TEXTAUSZUG:

Sachbuch

Zwei mächtige Felsen der Wissenschaft

Besprochen von Susanne Billig · 23.11.2013
Zwei grundlegende Theorien zur Definition von Zeit behandelt Thomas de Padova mit großem erzählerischen Talent. Isaac Newton sprach von einer absoluten, wahren Zeit. Gottfried Wilhelm Leibniz dagegen hielt sie für ein rein subjektives Phänomen.
In seinem Buch "Leibniz, Newton und die Erfindung der Zeit" spannt Thomas de Padova einen prächtigen Bilderbogen auf. Der Autor folgt den Lebenswegen der beiden Universalgelehrten, die aus der Geschichte ragen wie zwei mächtige Felsen. Er lässt das goldene Gepränge des Barockzeitalters aufmarschieren, die tausend Zimmer von Versailles und die strengen französischen Gärten, deren Design sich lesen lässt als Kommentar zu den Finessen der Infinitesimalrechnung mit ihren sich ins Unendliche verjüngenden Intervallen, über deren Erfindung Isaac Newton und Gottfried Wilhelm Leibniz in einen bitteren Streit gerieten.

BEREITGESTELLTE DATEN:
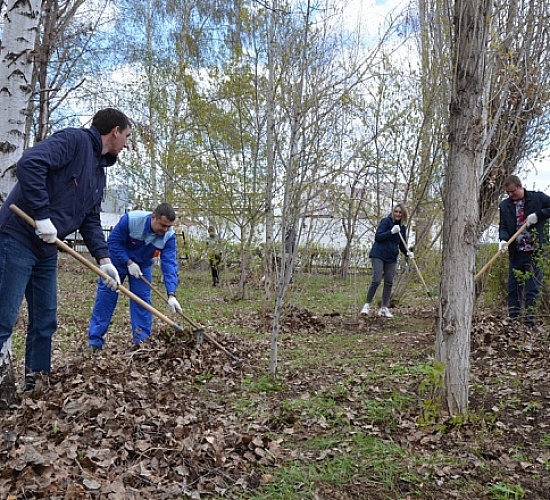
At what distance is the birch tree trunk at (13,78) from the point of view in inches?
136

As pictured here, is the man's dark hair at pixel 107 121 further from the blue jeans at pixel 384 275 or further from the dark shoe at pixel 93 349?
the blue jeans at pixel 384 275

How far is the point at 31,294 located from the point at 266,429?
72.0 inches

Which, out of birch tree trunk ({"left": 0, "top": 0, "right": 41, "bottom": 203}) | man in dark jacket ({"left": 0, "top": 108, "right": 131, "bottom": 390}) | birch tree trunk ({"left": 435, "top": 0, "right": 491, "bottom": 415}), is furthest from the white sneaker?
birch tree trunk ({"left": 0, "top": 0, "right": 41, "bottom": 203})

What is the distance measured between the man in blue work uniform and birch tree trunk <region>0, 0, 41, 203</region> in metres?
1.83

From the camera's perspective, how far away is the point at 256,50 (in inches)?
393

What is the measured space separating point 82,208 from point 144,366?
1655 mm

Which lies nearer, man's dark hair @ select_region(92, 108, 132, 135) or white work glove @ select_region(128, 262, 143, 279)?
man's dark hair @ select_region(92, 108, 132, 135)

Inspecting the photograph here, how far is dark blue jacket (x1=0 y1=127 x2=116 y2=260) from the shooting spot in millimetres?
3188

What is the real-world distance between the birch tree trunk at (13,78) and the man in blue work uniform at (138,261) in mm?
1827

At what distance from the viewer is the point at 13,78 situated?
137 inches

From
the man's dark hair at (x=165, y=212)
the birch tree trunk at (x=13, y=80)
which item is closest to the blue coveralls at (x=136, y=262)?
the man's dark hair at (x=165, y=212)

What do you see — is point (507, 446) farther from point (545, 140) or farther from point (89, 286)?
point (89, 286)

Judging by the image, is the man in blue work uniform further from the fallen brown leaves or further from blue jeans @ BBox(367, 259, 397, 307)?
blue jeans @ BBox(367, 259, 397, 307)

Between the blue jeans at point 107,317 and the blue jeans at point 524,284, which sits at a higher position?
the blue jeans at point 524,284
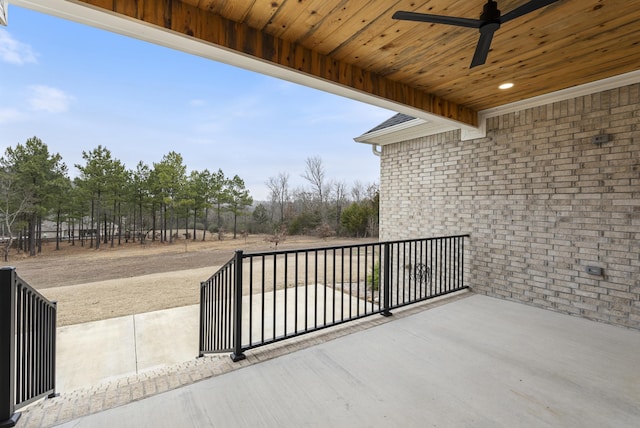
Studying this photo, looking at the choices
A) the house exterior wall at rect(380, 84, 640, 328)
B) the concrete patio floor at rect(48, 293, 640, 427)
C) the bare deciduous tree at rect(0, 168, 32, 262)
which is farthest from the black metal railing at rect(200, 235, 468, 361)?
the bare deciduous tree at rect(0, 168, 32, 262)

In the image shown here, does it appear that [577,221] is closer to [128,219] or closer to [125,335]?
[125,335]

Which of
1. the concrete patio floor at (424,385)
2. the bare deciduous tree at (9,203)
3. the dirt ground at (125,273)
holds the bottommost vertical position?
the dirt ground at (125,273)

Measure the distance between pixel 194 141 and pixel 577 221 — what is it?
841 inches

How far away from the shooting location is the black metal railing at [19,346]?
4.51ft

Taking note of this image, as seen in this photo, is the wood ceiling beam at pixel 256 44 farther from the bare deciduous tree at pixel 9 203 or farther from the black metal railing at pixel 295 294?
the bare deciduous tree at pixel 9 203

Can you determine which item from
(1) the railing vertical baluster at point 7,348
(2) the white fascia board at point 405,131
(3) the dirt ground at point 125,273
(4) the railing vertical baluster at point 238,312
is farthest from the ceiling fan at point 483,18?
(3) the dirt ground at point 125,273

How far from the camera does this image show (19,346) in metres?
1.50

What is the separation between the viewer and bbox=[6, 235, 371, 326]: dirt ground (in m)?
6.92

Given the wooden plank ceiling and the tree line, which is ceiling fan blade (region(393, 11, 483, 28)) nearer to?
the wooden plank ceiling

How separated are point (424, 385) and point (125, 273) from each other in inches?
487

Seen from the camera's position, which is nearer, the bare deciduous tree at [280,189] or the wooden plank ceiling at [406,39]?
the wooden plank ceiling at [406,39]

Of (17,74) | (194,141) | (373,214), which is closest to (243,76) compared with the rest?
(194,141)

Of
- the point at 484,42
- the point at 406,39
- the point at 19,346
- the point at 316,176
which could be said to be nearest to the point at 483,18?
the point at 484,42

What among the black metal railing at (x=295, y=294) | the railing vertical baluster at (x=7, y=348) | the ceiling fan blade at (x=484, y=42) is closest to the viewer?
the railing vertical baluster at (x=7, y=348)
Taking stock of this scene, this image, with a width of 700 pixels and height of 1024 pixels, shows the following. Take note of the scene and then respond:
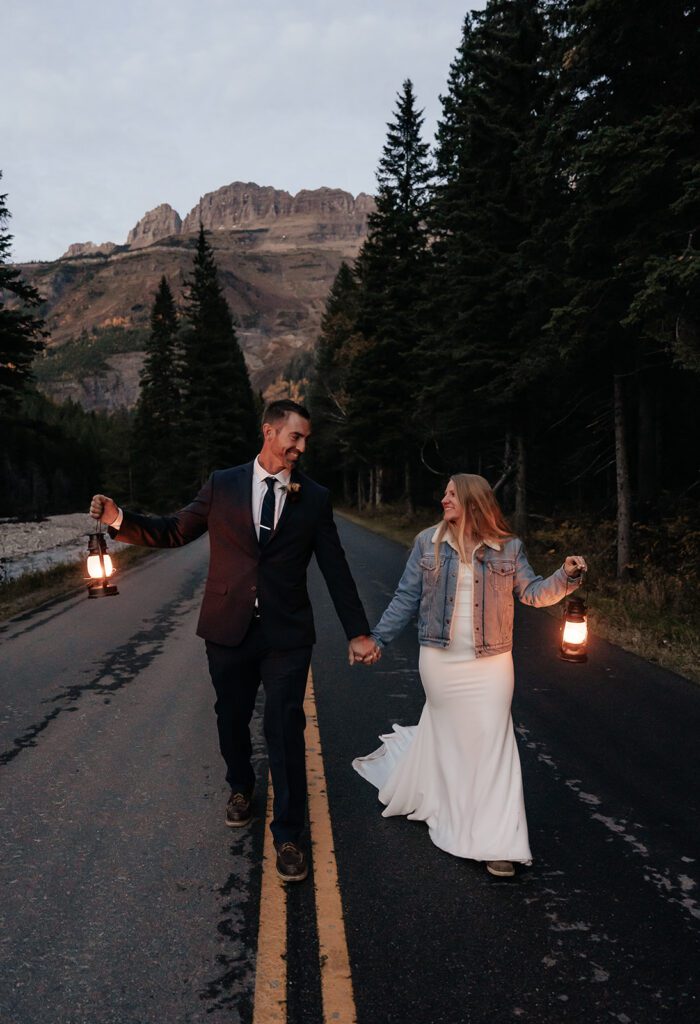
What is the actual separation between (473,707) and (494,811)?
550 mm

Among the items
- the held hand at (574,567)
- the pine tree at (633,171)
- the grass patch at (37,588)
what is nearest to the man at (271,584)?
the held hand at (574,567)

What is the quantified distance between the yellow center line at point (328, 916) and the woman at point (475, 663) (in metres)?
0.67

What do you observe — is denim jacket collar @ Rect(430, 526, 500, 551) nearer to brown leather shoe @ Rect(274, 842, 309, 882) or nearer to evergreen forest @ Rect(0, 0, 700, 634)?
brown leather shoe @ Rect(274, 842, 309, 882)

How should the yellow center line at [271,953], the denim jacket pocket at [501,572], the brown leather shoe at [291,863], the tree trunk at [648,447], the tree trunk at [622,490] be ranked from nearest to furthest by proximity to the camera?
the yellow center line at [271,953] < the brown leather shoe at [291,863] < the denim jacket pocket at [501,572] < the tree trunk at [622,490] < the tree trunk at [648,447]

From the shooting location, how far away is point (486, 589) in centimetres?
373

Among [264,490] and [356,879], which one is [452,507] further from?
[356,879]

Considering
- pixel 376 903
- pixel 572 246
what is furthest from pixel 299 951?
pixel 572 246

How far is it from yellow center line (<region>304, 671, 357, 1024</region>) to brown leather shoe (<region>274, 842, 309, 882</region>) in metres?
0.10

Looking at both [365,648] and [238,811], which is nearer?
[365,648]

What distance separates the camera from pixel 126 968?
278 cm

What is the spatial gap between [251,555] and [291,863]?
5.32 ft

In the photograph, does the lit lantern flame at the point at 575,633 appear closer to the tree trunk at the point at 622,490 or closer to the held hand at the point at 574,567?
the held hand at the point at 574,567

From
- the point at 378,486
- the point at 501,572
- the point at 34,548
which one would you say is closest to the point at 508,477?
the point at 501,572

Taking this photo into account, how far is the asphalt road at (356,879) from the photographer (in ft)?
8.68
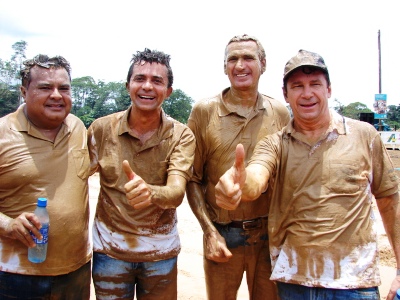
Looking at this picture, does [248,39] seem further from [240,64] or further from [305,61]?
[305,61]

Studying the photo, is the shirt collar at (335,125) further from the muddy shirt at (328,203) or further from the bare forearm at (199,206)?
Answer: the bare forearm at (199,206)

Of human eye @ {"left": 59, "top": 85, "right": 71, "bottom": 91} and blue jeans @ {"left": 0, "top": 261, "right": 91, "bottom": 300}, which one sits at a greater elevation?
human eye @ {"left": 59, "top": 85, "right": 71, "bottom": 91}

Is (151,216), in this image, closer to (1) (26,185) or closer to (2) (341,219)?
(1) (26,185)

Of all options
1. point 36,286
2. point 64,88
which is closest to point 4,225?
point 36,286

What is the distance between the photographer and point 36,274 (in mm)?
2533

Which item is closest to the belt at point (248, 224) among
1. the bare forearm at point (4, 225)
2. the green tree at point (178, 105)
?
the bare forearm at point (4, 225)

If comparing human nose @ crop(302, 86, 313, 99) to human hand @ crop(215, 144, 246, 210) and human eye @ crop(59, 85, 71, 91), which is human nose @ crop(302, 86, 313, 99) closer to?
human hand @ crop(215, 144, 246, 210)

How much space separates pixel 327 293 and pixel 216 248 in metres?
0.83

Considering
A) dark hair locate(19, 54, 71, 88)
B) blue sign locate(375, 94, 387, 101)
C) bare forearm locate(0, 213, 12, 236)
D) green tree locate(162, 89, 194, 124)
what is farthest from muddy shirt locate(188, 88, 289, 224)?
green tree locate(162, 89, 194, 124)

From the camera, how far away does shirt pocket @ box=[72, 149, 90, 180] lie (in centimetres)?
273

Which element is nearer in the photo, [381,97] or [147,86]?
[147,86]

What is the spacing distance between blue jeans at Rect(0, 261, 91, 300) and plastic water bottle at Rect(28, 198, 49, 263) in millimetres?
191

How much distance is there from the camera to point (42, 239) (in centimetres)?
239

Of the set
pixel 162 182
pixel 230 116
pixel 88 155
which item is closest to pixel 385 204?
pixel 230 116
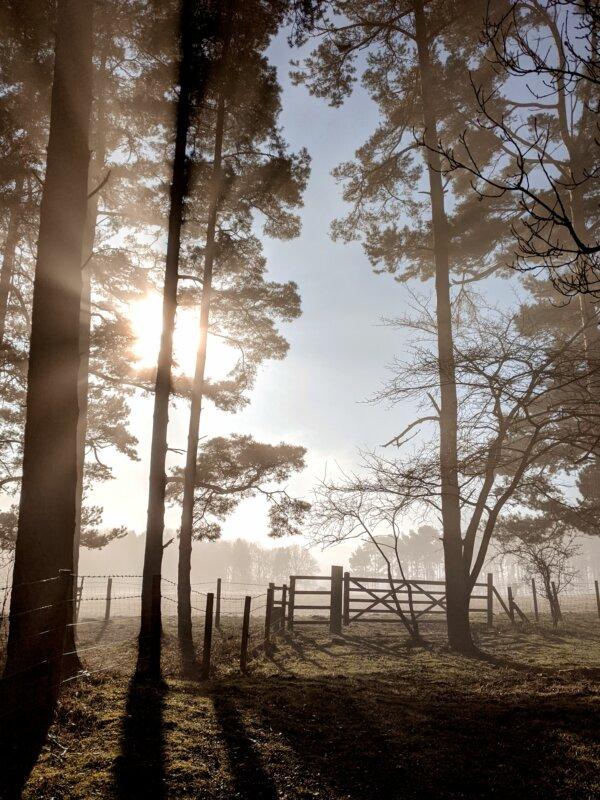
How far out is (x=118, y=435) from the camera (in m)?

AUFGABEN UND ÜBUNGEN:
**A.** Übersetzen Sie den Satz „Isaac Newton sprach von einer absoluten, wahren Zeit.“ aus der Buchbesprechung ins Englische.
**B.** Wofür hielt Gottfried Wilhelm Leibniz die Zeit laut der Buchbesprechung?
Maßgeblich ist allein die Buchbesprechung.

ERGEBNISSE DER ÜBUNGEN:
**A.** Isaac Newton spoke of an absolute, true time.

**B.** Für ein rein subjektives Phänomen.